- Objectif de l’exercice
D’après le texte présenté, combien d’articles le catalogue de l’exposition contient-il au total ?

- Texte présenté
○ ○ ○ ○ ○

Dans les coulisses de l’album

50 ans d’illustration pour la jeunesse (1965-2015)

par Bérénice Waty

CRILJ

CRILJ, 2015, 236 p.
ISBN 978-2-9535551-6-5 : 35 €

L’ouvrage dont il sera ici question accompagne une exposition itinérante inaugurée en mars 2015  1. Ses promoteurs la font voyager jusqu’en 2016 afin qu’un large public puisse la découvrir, dans toute la France (Paris, Arras, Bron, Cherbourg, Strasbourg, Amiens sont ou ont été programmées). Catalogue d’exposition donc, Dans les coulisses de l’album. 50 ans d’illustration pour la jeunesse (1965-2015) présente l’intérêt d’être didactique avec une série d’articles (sept au total) et un « calendrier du demi-siècle  2 » qui référence les salons, publications, éditeurs, tout ce qui peut être en lien direct avec le monde de l’édition jeunesse ; ce « captatio benevolentiae » (p. 237) est conçu en catégories (« titres », « collections », « revues critiques et professionnelles », etc.) régies par un code couleurs qui permet visuellement et rapidement de constater qu’au fil des décennies l’offre éditoriale s’est étoffée et spécialisée ou que la critique et l’analyse de la littérature de jeunesse sont devenues légitimes dans le monde universitaire. On y trouve aussi des reproductions nombreuses d’œuvres, éditées ou à l’état d’esquisses, brouillons, voire même jamais publiées : c’est là le point central de l’ouvrage, cette ribambelle d’illustrations, en couleurs ou en noir et blanc, de différentes décennies, d’inspiration bucolique ou réaliste, et avec des héros médiatiquement connus ou des croquis et dessins exploratoires, comme ceux de Béatrice Alemagna (étude d’Un lion à Paris, p. 144-145).

○ ○ ○ ○ ○

- Entrées présentées
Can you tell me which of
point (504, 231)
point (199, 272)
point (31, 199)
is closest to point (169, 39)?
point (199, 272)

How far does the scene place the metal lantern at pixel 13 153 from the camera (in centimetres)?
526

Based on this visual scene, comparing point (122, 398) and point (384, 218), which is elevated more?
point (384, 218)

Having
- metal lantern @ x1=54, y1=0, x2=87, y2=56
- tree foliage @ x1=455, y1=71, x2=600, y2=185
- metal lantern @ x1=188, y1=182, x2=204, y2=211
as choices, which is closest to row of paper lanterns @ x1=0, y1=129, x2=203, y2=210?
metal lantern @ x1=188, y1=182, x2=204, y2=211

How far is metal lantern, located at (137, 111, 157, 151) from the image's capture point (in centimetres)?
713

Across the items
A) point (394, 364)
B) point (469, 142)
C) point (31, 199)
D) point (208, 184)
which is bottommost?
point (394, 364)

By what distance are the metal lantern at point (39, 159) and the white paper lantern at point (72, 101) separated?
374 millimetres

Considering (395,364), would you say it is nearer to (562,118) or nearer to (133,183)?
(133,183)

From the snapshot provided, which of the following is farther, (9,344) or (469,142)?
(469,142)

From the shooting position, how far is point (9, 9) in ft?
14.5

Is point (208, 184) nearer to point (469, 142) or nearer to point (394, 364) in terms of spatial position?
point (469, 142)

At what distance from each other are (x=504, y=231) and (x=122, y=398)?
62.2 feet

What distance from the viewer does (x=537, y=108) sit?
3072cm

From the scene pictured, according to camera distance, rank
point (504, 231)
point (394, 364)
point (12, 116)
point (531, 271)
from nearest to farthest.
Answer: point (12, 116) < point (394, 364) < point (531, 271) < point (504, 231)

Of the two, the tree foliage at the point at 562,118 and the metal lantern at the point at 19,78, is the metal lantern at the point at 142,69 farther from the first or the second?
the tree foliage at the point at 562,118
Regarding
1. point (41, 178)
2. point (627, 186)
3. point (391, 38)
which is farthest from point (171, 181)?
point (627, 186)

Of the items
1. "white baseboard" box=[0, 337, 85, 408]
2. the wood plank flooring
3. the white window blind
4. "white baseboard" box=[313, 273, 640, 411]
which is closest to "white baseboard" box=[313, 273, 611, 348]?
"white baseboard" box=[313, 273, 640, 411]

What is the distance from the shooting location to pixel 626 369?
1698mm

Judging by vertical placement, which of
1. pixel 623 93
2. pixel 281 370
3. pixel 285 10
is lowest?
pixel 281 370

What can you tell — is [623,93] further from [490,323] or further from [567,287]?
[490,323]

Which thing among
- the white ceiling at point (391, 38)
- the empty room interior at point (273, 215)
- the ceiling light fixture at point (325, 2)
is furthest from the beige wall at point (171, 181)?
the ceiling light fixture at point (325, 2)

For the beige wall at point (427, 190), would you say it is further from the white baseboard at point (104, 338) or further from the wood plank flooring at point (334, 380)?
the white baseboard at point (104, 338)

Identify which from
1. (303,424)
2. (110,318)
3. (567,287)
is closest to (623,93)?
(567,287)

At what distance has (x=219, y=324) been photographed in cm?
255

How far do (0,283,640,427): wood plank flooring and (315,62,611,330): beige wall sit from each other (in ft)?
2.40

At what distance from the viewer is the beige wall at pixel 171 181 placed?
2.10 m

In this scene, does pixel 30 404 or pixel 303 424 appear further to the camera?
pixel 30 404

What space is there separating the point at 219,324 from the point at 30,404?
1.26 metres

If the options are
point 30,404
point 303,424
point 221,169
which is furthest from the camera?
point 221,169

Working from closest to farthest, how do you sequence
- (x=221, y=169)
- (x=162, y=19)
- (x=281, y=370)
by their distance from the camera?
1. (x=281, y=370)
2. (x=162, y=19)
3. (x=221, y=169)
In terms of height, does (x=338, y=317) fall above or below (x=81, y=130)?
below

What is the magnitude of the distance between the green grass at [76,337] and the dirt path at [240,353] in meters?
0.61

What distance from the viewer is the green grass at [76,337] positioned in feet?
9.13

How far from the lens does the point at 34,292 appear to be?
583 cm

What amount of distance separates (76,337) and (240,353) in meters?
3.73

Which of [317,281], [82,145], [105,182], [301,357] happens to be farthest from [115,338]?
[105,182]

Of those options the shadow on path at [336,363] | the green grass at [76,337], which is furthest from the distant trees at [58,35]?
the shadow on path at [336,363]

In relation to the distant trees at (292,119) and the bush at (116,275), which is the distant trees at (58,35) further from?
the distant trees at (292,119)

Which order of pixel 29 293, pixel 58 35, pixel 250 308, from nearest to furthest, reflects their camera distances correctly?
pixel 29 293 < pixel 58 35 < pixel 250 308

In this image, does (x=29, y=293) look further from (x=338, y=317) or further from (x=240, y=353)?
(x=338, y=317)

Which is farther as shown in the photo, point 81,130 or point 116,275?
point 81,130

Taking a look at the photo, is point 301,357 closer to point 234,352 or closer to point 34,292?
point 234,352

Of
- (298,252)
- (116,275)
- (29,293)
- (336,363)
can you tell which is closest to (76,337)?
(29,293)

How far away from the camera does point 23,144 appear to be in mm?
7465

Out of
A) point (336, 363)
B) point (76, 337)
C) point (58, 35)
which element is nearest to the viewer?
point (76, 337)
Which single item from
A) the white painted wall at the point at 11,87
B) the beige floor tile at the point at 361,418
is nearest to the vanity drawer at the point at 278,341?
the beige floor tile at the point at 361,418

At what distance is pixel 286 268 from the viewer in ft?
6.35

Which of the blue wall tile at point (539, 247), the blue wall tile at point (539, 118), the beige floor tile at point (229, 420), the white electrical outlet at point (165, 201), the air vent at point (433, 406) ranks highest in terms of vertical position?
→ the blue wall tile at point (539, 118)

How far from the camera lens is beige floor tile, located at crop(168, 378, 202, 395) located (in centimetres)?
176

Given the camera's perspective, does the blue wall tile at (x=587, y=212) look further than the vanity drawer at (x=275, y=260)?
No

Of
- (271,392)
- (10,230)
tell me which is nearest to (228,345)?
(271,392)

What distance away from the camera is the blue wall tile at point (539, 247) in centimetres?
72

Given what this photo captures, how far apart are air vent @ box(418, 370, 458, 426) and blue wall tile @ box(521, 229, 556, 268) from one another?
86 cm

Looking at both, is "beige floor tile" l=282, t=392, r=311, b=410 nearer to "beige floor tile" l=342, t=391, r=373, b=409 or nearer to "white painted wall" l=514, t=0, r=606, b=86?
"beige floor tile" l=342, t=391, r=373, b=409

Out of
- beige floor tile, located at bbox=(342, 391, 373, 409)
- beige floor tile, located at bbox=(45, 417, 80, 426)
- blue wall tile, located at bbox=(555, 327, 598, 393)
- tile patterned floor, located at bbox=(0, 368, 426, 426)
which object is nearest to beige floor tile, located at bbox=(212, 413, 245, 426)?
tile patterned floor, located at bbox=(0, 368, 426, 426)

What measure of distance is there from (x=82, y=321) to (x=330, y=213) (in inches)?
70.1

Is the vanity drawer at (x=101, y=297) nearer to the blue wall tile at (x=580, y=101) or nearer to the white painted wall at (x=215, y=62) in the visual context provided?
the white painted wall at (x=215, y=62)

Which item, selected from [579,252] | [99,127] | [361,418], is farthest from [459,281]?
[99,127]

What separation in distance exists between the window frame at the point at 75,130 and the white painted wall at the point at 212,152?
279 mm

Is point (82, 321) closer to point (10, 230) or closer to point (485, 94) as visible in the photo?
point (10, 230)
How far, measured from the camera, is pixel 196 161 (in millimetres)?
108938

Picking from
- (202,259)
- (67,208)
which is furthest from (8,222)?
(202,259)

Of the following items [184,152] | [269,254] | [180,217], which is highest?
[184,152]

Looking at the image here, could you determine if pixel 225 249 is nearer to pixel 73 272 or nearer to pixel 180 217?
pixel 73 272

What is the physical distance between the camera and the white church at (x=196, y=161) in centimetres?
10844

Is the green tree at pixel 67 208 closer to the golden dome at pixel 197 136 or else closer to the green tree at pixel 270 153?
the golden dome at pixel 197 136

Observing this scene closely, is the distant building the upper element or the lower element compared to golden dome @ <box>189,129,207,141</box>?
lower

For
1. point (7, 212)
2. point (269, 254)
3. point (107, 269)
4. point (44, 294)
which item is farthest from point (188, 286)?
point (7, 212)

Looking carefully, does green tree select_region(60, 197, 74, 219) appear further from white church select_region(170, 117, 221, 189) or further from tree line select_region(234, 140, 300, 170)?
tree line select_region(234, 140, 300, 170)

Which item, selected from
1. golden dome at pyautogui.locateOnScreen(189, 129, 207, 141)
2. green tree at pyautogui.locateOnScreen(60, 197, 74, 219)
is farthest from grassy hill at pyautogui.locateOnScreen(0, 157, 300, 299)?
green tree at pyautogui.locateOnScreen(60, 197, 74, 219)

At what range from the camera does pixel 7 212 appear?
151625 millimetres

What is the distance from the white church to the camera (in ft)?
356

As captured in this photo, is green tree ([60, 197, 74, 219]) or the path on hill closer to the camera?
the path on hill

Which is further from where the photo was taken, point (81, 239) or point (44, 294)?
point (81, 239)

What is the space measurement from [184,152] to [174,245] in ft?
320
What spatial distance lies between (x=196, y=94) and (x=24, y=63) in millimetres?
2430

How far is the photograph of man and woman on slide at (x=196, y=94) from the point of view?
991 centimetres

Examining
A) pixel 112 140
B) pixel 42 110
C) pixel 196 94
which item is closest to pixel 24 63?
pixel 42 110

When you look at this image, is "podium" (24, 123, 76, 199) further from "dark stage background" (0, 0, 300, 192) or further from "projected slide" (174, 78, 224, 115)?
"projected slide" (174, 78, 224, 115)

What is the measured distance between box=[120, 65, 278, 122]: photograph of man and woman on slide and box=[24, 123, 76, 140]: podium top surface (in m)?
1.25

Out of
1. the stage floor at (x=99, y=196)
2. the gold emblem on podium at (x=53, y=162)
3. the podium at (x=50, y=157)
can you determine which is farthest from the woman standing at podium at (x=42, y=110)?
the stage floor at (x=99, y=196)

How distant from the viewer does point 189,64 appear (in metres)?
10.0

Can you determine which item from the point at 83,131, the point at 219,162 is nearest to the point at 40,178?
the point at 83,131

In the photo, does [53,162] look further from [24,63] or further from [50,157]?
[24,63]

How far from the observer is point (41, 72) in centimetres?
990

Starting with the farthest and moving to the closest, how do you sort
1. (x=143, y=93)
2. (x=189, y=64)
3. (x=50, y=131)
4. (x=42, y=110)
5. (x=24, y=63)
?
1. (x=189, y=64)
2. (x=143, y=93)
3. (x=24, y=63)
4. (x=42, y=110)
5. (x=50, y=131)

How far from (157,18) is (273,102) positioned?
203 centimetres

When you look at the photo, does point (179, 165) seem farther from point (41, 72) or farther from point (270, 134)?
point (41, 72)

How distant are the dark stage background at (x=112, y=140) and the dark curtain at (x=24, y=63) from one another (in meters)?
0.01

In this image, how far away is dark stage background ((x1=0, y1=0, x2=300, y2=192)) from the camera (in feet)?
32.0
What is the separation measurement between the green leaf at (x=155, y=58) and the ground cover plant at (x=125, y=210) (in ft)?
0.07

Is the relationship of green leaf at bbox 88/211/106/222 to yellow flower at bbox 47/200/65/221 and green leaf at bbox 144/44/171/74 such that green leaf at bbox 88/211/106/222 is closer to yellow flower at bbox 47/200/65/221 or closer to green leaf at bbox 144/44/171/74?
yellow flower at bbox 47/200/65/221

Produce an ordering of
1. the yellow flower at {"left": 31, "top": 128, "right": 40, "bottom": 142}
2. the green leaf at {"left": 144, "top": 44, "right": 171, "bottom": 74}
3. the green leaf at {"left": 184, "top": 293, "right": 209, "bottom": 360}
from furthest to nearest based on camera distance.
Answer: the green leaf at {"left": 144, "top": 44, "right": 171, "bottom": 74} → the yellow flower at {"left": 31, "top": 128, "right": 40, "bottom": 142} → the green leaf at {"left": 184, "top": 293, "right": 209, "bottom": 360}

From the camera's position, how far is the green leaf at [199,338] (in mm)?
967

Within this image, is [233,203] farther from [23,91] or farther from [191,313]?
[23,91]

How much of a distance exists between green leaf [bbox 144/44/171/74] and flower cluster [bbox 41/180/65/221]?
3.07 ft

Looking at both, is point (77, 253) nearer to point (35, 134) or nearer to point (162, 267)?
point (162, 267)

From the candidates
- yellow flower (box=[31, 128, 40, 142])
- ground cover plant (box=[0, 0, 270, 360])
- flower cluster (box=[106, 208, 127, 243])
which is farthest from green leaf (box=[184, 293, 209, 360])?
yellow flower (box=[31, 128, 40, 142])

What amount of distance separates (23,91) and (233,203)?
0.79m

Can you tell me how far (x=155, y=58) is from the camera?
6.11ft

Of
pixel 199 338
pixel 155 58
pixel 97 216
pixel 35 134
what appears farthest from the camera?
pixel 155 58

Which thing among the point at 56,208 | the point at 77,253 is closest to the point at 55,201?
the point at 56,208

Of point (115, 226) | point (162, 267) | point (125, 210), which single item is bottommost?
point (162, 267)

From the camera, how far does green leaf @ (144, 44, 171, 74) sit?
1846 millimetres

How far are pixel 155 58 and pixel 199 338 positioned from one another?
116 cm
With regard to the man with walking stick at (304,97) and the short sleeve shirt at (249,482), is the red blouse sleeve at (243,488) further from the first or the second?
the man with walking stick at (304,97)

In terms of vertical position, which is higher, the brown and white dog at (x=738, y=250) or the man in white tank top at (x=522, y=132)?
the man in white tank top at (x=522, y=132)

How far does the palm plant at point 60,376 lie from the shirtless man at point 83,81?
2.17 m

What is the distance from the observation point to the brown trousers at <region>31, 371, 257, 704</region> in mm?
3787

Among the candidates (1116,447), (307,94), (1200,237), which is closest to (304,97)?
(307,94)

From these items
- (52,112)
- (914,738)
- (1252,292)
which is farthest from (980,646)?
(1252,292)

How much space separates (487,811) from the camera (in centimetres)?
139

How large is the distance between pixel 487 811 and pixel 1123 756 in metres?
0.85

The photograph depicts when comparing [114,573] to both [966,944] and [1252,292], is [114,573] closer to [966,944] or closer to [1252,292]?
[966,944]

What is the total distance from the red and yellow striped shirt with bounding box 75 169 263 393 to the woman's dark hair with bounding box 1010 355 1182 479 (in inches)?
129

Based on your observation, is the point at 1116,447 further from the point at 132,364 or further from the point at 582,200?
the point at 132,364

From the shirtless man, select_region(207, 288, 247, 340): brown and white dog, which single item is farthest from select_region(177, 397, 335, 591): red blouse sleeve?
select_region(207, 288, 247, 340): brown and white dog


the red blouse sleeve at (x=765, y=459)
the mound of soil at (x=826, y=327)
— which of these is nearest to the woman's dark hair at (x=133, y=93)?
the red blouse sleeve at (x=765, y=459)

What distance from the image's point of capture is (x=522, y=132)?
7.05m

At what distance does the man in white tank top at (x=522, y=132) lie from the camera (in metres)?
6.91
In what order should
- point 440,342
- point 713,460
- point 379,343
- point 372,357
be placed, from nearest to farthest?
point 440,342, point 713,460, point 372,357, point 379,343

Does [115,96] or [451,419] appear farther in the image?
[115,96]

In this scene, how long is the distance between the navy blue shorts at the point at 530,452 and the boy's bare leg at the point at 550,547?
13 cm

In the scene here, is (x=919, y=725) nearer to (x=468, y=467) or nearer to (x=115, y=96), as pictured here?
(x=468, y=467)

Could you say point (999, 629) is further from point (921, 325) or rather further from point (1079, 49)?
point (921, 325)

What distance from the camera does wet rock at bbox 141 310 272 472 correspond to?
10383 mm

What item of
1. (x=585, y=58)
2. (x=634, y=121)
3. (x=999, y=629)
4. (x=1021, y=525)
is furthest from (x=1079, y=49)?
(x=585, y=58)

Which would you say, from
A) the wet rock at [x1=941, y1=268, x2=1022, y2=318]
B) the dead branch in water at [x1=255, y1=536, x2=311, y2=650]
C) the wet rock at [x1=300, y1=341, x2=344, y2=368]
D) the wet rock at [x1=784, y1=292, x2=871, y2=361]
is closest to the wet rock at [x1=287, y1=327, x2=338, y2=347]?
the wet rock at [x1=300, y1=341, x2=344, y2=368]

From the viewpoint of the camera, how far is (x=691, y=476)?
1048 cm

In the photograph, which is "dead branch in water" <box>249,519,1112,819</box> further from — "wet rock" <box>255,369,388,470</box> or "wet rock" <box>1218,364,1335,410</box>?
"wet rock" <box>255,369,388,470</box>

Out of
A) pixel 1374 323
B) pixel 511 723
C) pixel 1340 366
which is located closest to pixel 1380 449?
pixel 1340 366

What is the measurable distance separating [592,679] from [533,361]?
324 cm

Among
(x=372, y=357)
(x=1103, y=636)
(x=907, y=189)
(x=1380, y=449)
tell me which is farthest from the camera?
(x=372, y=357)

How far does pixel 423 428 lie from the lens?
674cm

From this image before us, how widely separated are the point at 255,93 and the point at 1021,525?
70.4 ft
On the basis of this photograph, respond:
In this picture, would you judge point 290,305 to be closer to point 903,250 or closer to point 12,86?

○ ○ ○ ○ ○

- Résultat de l’exercice
Sept articles.